Al Marri said the UAE continues to take bold steps to advance the economy and enhance the country’s status as a regional hub for trade, investment, and the industries of the future. “This agreement will create a new paradigm for the region. It will accelerate growth and underscores a shared belief that the only way to build resilient and sustainable economies in a complex world is by doing so together,” he said.
He further said: “The agreement also symbolises something greater than business: the importance of building meaningful partnerships. Our agreement can demonstrate to nations and governments around the world that cooperation and dialogue are the best ways to transform challenges into opportunities.”
Israel’s Minister Barbivai said her visit is of strategic importance for economic relations between Israel and the UAE.
“Together, we will break down obstacles and we will advance comprehensive trade and new technologies that will serve as a basis for our shared path, contribute to the benefit of our citizens and make it easier to do business.

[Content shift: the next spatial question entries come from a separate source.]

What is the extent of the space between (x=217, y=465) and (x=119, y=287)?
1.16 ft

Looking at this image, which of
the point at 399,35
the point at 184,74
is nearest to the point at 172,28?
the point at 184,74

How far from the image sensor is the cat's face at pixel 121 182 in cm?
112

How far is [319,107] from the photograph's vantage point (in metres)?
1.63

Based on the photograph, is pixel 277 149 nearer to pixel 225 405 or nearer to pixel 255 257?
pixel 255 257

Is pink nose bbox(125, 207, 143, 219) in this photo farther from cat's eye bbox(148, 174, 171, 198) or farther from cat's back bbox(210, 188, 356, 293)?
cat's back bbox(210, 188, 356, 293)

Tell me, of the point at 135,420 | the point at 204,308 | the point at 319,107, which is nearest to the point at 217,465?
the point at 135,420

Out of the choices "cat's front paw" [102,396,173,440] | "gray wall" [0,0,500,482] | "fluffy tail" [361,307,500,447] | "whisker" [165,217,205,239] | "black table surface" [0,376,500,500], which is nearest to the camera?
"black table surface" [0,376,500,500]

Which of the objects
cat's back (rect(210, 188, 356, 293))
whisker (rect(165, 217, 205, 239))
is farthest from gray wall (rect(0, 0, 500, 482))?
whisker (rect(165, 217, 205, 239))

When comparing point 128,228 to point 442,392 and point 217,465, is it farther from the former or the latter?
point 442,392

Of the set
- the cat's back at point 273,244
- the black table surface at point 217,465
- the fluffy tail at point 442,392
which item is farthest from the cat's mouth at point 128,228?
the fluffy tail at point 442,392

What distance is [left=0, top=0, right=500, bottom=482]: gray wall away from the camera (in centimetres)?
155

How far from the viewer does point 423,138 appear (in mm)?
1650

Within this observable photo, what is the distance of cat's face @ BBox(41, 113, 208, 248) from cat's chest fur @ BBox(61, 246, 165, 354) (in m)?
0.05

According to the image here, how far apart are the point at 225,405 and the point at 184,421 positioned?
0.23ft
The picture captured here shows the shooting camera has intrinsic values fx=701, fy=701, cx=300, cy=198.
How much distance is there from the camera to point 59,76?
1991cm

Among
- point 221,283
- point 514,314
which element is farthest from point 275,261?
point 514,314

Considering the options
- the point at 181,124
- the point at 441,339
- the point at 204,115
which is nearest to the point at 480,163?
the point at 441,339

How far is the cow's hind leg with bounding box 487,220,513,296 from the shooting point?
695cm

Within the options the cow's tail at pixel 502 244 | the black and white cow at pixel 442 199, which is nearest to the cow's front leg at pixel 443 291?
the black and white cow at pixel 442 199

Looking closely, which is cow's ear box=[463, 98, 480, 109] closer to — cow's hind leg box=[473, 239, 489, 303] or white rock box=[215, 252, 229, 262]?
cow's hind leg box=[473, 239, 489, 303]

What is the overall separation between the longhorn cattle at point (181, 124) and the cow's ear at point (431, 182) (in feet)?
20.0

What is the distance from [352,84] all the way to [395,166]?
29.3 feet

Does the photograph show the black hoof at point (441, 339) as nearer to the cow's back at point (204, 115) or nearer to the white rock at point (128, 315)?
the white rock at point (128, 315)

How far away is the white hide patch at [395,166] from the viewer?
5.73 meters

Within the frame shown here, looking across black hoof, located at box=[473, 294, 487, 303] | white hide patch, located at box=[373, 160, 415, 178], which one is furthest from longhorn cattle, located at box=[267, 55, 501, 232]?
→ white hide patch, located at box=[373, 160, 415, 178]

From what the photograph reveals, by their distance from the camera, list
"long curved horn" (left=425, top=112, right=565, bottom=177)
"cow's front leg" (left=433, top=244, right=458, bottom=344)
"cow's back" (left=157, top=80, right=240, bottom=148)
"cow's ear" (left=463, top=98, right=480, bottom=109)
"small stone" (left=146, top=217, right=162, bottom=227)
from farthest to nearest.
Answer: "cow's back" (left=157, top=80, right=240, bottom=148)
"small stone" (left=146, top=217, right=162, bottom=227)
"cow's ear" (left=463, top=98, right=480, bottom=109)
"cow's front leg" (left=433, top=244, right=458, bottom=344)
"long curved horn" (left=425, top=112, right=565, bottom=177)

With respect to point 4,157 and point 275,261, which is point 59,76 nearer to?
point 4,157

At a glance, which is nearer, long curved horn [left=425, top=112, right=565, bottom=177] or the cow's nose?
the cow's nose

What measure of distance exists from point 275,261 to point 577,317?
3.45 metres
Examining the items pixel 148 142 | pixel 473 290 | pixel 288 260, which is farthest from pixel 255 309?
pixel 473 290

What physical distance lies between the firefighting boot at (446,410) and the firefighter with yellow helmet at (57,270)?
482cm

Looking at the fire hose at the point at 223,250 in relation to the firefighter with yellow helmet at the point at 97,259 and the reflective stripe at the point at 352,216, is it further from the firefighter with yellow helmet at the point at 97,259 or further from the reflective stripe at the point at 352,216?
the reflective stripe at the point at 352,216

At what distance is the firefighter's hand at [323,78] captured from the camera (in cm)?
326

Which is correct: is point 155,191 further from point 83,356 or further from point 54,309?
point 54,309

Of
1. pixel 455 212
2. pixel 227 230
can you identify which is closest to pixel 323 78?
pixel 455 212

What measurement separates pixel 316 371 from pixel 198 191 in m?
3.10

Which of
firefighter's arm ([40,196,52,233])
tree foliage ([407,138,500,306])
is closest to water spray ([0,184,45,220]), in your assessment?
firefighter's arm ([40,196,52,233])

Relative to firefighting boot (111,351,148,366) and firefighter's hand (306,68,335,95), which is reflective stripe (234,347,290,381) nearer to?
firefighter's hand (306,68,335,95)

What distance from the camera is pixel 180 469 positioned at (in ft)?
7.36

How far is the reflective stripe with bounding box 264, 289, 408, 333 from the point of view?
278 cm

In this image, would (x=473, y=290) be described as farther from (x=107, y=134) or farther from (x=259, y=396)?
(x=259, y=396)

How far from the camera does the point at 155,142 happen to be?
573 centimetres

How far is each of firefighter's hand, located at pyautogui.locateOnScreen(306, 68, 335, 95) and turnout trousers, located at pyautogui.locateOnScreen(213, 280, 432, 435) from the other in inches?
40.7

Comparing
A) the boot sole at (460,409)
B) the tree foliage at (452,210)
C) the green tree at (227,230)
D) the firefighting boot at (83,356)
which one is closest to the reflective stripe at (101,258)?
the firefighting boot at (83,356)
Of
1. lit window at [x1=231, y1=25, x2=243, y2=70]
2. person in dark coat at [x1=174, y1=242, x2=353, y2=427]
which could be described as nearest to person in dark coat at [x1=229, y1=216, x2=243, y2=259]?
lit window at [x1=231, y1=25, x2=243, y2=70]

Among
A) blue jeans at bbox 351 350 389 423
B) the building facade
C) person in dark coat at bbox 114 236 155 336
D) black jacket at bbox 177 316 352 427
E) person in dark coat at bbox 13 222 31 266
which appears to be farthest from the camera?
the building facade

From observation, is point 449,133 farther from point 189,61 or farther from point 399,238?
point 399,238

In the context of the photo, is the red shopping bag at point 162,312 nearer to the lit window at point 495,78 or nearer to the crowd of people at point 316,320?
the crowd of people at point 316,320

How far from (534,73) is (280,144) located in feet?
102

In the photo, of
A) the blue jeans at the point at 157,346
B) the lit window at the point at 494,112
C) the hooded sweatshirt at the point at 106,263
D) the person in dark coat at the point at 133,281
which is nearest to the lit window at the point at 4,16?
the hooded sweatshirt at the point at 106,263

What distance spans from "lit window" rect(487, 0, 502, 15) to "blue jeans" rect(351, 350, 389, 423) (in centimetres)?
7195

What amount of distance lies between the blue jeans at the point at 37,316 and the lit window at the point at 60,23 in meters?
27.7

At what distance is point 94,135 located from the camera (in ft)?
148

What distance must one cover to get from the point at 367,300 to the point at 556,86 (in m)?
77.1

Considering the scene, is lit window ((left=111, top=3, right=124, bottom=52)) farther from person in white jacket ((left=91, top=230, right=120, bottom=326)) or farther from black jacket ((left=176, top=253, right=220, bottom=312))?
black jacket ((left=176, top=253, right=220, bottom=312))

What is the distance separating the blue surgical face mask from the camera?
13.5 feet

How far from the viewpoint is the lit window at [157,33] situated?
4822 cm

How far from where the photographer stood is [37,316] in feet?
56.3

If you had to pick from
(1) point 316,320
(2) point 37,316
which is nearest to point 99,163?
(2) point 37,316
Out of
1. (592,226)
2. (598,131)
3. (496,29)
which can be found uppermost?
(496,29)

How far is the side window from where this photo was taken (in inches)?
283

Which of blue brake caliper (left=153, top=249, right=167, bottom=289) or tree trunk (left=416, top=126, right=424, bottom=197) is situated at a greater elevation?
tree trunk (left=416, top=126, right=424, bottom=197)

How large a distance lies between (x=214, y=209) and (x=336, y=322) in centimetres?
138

This is the first full free trade agreement made with an Arab state, that is happening such a short time after the establishment of diplomatic relations,” said Barbivai.
Barbivay said the agreement aims to provide long-term certainty for businesses and service providers, establishing mechanisms for cooperation and reducing barriers to trade in services. “Several sectors are covered, enabling market access in various fields such as business and professional services, research and development, computer-related services, and environmental services,” she said.
The agreement builds on the exponential growth in trade and investment the UAE and Israel have enjoyed since the signing of the Abraham Accords. From September 2020 to March 2022, non-oil trade surpassed $2.5 billion, while it reached $1.06 billion in the first three months of 2022 – five times the total from the same period in 2021.
New Doors Opened
Dr. Thani Al Zeyoudi, UAE Minister of State for Foreign Trade, said the agreement will also open the doors to new export opportunities in the services and services-related sectors.
He said the second bilateral trade agreement signed by the UAE, offers unprecedented economic benefits for both parties by lowering or eliminating tariffs on more than 96% of tariff lines and 99% value of trade, enhancing market access for exporters, attracting new investment, and creating opportunities in key industries, including energy, environment, and digital trade. The deal will also support service sectors such as hospitality, financial services, distribution, and construction and provide a platform for SMEs in both countries to expand internationally.
The UAE-Israel CEPA is part of a series of bold initiatives that the UAE has launched to build a stronger, more resilient economic future and drive the global post-Covid-19 recovery. In 2021, as part of its Projects of the 50 initiative, the UAE embarked upon a program of enhancing bilateral trade relations with key partners around the world. The UAE-Israel CEPA is the second bilateral trade accord concluded by the UAE following the UAE-India CEPA, which entered into force on May 1.
The minister said he is confident that “this will have a major catalysing effect on mutual investment flows, which is one of the principal objectives of our Cepa agenda.”
Abraham Accords already kick-started mutual investment platforms, including Abraham Fund, which will mobilise $3 billion in private sector-led investment and development initiatives, he noted.
The Abu Dhabi Investment Office’s (ADIO) first-ever overseas office in Tel Aviv, and the Dubai Investment Development Agency’s MoU with the Manufacturers’ Association of Israel to explore investment opportunities are similar initiatives in this direction, Al Zeyoudi pointed out.